LEXINGTON, Va. | Virginia Military Institute is defending itself against a lengthy investigation into accusations that the school’s policies are sexist and hostile toward female cadets, a dozen years after women won the right to enroll.

The federal Department of Education’s Office for Civil Rights has an ongoing investigation of a sex-discrimination complaint at the small, state-supported school that so far has taken nearly a year and a half - three times longer than usual for such probes.

Defenders say VMI has worked hard to recruit women and make them comfortable since the U.S. Supreme Court ordered coeducation in 1997, but they remain a small minority. Of the 1,500 cadets on the Shenandoah Valley campus this fall, 126 are women.

“The language and terminology that is used and considered acceptable by VMI in the barracks reflects a climate and culture that is derogatory and discriminatory toward the women that are required as cadets to live in the barracks,” according to the Education Department’s June 2008 complaint.

Details of the federal complaint were first reported by the Roanoke Times.

Federal authorities are also investigating whether sexism is prevalent in VMI’s tenure and promotion policies; the handling of student and employee complaints; and the school’s marriage and parenthood policy, which requires cadets to resign once they marry or conceive a child.

The list of specific policies that authorities were asked to investigate was among large portions of the complaint that were redacted in the copy given to the Associated Press, as was any information about the complainant.

Department of Education spokesman Jim Bradshaw said 90 percent of investigations are completed within six months, but had no estimate of when the VMI probe might conclude.
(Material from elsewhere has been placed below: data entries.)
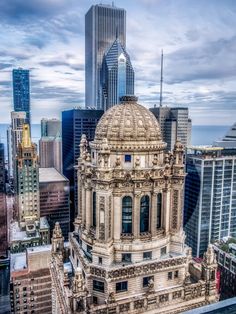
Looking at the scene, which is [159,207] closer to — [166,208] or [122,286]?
[166,208]

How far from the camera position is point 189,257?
28.6m

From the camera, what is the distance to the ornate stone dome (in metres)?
25.6

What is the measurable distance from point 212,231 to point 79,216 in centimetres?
9012

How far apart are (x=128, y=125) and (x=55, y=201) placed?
124m

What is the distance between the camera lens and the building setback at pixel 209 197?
10506 centimetres

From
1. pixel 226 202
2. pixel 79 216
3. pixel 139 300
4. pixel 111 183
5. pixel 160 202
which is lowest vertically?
pixel 226 202

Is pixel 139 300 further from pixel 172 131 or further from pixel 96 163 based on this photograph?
pixel 172 131

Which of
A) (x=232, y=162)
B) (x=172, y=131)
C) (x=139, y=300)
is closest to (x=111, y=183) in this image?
(x=139, y=300)

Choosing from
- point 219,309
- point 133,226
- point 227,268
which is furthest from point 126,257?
point 227,268

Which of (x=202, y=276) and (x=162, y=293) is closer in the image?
(x=162, y=293)

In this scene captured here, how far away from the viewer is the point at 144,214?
87.0 ft

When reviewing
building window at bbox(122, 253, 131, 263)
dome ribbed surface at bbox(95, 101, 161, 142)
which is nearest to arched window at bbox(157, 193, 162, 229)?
building window at bbox(122, 253, 131, 263)

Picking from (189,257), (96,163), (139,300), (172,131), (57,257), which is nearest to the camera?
(139,300)

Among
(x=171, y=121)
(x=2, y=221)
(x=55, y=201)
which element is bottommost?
(x=2, y=221)
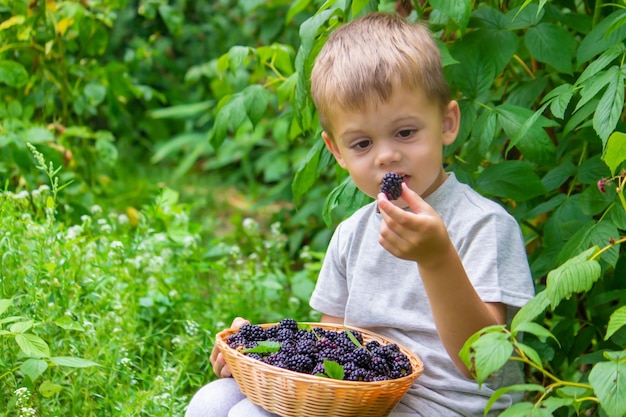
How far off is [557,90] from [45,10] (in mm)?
2426

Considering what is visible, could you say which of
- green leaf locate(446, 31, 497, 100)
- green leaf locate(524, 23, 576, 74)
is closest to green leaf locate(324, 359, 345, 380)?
green leaf locate(446, 31, 497, 100)

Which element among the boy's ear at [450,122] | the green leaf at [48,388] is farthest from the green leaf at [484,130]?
the green leaf at [48,388]

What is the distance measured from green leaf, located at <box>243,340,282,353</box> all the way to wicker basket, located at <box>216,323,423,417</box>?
0.03 metres

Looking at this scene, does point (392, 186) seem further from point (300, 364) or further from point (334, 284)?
point (334, 284)

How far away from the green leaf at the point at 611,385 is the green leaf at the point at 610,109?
522 millimetres

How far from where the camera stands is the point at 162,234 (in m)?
3.55

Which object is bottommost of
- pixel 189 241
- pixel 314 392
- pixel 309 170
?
pixel 189 241

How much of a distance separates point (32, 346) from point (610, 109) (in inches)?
58.5

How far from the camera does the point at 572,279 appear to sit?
1.59m

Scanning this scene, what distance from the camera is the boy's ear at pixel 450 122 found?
2.19 m

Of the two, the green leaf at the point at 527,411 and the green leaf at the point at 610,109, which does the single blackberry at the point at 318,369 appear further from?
the green leaf at the point at 610,109

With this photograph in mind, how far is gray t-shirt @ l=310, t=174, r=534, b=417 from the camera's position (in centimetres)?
201

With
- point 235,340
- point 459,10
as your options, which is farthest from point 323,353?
point 459,10

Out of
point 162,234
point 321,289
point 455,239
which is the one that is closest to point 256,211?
point 162,234
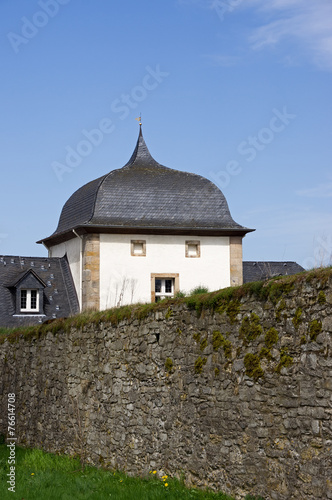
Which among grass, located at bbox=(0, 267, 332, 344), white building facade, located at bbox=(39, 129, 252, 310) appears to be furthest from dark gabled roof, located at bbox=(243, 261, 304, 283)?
grass, located at bbox=(0, 267, 332, 344)

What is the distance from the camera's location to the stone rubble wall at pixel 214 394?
7746mm

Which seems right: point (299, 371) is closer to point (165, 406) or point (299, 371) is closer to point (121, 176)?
point (165, 406)

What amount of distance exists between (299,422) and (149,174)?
2926cm

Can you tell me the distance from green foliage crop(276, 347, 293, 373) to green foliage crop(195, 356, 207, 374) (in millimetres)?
1762

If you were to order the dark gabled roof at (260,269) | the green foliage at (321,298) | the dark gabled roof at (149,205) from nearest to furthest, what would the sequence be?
the green foliage at (321,298), the dark gabled roof at (149,205), the dark gabled roof at (260,269)

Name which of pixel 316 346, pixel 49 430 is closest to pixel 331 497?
pixel 316 346

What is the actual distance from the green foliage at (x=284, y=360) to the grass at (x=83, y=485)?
1799 millimetres

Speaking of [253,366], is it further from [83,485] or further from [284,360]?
[83,485]

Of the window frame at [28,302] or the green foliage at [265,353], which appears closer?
the green foliage at [265,353]

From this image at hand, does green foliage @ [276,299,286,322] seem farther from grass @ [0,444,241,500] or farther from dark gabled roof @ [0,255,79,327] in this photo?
dark gabled roof @ [0,255,79,327]

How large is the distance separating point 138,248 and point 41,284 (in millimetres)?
4294

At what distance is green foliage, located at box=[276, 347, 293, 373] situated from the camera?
26.5 ft

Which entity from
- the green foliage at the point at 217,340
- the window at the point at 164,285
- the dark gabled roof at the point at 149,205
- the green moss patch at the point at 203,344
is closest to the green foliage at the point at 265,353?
the green foliage at the point at 217,340

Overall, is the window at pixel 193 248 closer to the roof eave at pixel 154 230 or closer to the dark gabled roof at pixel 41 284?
the roof eave at pixel 154 230
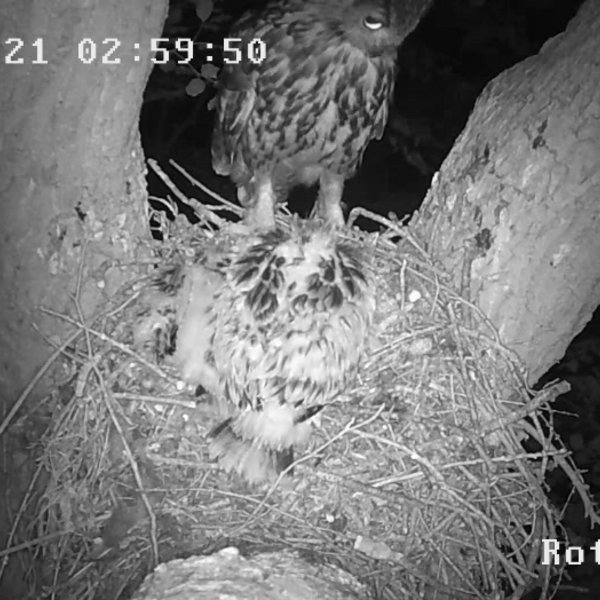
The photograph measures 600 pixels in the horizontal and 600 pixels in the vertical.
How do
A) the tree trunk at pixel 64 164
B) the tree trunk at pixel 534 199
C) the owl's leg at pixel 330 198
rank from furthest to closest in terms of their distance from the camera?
the owl's leg at pixel 330 198
the tree trunk at pixel 534 199
the tree trunk at pixel 64 164

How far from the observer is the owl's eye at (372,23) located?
2189mm

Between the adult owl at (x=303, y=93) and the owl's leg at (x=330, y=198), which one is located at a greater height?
the adult owl at (x=303, y=93)

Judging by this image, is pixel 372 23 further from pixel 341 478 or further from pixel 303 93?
pixel 341 478

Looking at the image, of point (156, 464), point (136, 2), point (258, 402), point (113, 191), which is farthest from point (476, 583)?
point (136, 2)

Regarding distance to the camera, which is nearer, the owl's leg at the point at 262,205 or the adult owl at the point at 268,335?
the adult owl at the point at 268,335

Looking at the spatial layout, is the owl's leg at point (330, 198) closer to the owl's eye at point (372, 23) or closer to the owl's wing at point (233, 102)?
the owl's wing at point (233, 102)

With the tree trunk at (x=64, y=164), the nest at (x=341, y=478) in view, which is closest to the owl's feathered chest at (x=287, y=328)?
the nest at (x=341, y=478)

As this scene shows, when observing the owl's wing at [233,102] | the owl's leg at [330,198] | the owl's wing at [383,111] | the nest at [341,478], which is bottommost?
the nest at [341,478]

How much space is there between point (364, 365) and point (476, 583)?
1.67 ft

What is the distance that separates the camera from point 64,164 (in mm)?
1775

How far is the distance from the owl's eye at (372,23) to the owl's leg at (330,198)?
1.67 feet

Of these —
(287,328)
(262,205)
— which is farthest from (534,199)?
(262,205)

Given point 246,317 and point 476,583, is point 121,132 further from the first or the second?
point 476,583

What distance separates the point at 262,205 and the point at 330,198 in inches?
9.1
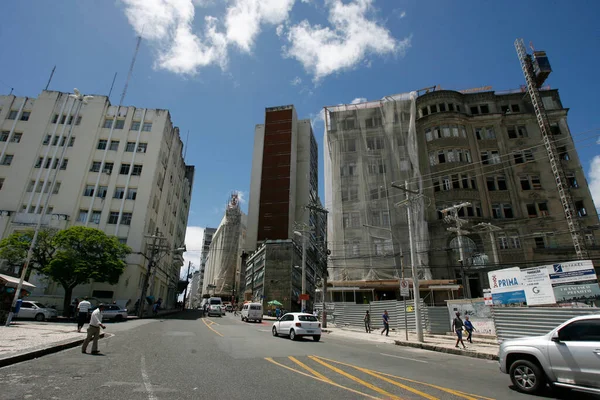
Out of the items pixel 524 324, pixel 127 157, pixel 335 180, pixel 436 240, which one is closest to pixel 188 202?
pixel 127 157

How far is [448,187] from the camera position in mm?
36562

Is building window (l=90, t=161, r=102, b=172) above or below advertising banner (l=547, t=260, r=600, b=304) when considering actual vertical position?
above

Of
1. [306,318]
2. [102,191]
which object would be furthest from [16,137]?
[306,318]

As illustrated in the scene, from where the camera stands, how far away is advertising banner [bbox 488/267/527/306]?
1591 centimetres

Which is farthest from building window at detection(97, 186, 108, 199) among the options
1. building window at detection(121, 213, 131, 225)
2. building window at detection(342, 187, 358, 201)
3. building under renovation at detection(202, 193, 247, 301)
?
building under renovation at detection(202, 193, 247, 301)

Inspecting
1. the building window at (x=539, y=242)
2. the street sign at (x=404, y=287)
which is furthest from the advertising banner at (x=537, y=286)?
the building window at (x=539, y=242)

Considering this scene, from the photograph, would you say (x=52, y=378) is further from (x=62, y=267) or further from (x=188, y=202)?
(x=188, y=202)

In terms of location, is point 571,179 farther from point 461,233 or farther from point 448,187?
point 461,233

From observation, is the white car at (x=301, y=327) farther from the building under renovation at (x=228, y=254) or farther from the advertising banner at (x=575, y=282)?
the building under renovation at (x=228, y=254)

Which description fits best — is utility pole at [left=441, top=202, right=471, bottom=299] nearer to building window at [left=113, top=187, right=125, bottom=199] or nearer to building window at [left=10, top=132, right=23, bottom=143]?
building window at [left=113, top=187, right=125, bottom=199]

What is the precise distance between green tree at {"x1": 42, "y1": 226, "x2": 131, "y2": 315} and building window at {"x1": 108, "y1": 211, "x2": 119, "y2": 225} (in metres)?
10.3

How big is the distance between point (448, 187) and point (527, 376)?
108ft

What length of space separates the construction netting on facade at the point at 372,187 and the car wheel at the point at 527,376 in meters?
22.6

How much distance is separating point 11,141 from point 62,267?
2769cm
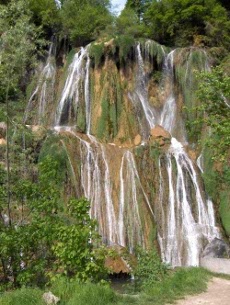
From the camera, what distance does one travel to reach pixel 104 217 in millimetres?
16453

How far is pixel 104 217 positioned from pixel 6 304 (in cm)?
988

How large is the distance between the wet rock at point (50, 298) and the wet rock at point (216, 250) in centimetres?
817

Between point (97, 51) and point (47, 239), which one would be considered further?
point (97, 51)

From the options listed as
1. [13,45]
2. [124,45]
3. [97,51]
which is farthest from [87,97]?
[13,45]

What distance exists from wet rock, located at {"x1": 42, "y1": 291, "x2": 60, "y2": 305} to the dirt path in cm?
199

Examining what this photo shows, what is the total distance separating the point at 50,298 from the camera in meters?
6.75

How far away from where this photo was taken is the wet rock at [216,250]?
14.2 metres

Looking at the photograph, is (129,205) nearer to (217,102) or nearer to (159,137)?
(159,137)

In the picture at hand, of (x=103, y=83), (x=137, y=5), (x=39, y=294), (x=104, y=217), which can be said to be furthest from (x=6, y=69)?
(x=137, y=5)

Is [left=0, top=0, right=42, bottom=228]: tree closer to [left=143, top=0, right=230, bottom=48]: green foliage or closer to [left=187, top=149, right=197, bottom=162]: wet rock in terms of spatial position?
[left=187, top=149, right=197, bottom=162]: wet rock

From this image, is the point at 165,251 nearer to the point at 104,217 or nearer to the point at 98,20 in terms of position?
the point at 104,217

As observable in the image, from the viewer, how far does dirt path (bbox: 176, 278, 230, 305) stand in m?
7.65

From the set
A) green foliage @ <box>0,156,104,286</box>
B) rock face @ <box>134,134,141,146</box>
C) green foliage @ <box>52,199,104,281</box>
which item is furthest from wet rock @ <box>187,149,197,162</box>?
green foliage @ <box>52,199,104,281</box>

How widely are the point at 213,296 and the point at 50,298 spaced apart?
2.95m
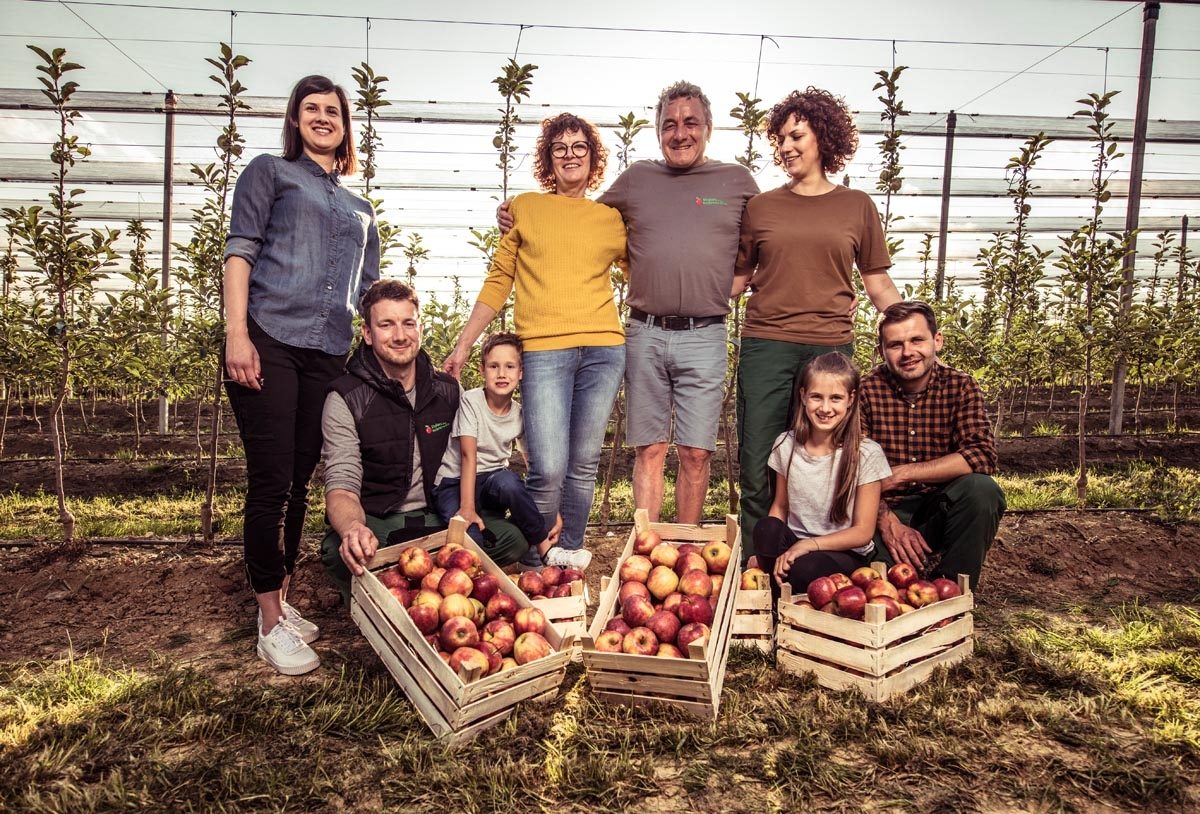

It is ongoing after 16 months.

No similar complaint has been filed against The Citadel in Charleston, S.C., the nation’s only other four-year state college with an all-military undergraduate program.

The complaint against VMI doesn’t include accusations of sexual assault or other criminal acts, although a cadet was dismissed last spring after being charged with rape and sodomy of a female classmate. Stephen J. Lloyd of Mason Neck, Va., was convicted in October of a lesser charge, sexual battery.

The school has had seven sexual-offense complaints since women started enrolling in 1997, spokesman Stewart MacInnis said, but Lloyd’s was the first that resulted in a criminal charge.

Women are more likely to encounter discrimination - including degrading comments and lack of advancement opportunities - if they make up less than 25 percent of a group, said Nancy Duff Campbell, co-president of the National Women’s Law Center in Washington.

“They don’t necessarily want to rock the boat by complaining,” she said. “It’s not necessarily fear. It’s just ‘I want to go along to get along.’ ”

The Virginia military college founded in 1839 fought coeducation, but since the court ruling, has tried to recruit and welcome women, Mr. MacInnis said.

In June, VMI won a top award for its recruitment efforts from the Council for the Advancement and Support of Education, a Washington-based association of educational institutions.